Батюшка. Кулак и крест (Серегин) - страница 47

– Смотри, поп, еще пожалеешь, – злобно сказал коренастый. – Еще встретимся.

– Вряд ли, – с сомнением ответил священник. – Пока пройдет следствие по факту вашего побега, пока суд... Потом этап и новая зона. Дополнительный срок. А если вы еще и на конвой напали, и, не дай бог, конвоира убили, то я вам, ребята, не завидую. Не до меня вам будет.

– Я смотрю, папаша, – подал голос Клещ, – ты в молодости в вертухаях служил. Или в ментовке? Небось, грехи замаливать в попы подался?

– Вам-то какая разница? – с грустью ответил отец Василий, осматриваясь по сторонам в поисках заточки, которую следовало захватить с собой и передать милиции. – Мое прошлое на вашей судьбе никак не отразится.

Тут до сознания отца Василия дошло, что брошенная им как бы невзначай фраза имеет гораздо более глубокий смысл. Получается, что он покривил душой, отвечая таким образом зэкам. Как раз его прошлое на их судьбу и повлияло. Не будь у него такого прошлого, не было бы и таких навыков, которые позволили почувствовать там на тропинке опасность, увидеть следы, свидетельствующие о том, что произошло нападение. А потом пойти и задержать преступников, не дать им совершить еще одно тяжкое злодеяние. Фактически спасти молодую женщину не от позора, а от неминуемой смерти. Не пощадили бы они ее, надругались и убили, потому что она свидетель. И неважно, что по трупу милиция все равно догадается, кто это сделал. Это их повадки, их потребность. Звери, вырвавшиеся из клетки.

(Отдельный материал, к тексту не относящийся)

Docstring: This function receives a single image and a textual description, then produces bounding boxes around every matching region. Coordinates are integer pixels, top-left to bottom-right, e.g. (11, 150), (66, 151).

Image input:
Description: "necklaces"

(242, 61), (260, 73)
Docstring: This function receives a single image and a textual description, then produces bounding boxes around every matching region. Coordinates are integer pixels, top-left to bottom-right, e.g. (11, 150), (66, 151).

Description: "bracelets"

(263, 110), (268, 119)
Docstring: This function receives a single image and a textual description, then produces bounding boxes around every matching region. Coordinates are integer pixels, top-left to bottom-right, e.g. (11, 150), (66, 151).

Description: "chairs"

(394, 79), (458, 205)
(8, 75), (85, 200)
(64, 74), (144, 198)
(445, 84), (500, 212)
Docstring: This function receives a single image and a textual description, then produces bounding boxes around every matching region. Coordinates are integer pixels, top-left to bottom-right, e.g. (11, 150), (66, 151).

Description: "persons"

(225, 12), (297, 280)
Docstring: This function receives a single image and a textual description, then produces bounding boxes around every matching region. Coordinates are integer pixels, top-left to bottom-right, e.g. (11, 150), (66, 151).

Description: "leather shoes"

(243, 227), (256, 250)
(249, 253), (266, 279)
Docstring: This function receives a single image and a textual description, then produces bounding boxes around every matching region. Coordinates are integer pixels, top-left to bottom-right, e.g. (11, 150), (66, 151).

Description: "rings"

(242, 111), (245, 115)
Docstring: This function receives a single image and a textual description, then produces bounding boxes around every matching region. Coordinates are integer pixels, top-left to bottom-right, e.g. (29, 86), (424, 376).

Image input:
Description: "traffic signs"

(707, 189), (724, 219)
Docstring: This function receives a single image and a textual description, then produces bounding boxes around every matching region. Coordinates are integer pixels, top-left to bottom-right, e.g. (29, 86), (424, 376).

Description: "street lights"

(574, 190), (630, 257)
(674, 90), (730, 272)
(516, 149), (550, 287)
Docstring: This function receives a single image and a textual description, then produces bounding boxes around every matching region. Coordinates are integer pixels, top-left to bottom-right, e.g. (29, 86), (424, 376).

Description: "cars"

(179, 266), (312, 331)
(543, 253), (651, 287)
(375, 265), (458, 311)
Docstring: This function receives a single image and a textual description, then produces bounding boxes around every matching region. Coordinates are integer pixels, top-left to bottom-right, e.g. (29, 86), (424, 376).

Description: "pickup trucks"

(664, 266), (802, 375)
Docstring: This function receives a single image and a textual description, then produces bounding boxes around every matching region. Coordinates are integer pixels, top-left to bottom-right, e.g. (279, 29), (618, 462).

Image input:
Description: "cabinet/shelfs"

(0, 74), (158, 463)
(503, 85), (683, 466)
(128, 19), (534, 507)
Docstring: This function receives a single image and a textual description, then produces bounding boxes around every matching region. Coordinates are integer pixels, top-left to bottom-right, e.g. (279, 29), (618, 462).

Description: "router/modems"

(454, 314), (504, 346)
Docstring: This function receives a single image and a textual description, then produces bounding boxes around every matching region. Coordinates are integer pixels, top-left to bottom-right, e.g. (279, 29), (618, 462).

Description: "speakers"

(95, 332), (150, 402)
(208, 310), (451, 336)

Отец Василий мысленно остановился, заставил замолчать расфилосовствовашийся внутренний голос. Он почувствовал, что внутри закипает ненависть к этим дум беглым заключенным. Они ведь не гнева, а жалости достойны. Темно у них на душе, не видят они света, не ведают любви к ближнему, как не изведали наверняка и любви ближних к себе. Мечутся по стране, из зоны в зону, пытаются жить по придуманным ими же законам и думают, что вершат свою судьбу. А у них впереди только бездонная и черная бездна. Гибнущие души, не ведающие спасения, не знающие раскаяния.

Смотреть на них горько, как на слепых, которые идут, выставив вперед себя руки и думают, что идут к свету. Но не знают они света, не пробился он в их изъеденные уголовной ржавчиной корявые души. А впереди только тьма и муки чистилища. А сколько тепла и любви они могли бы дать окружающим, проживи они другую жизнь, более чистую и светлую.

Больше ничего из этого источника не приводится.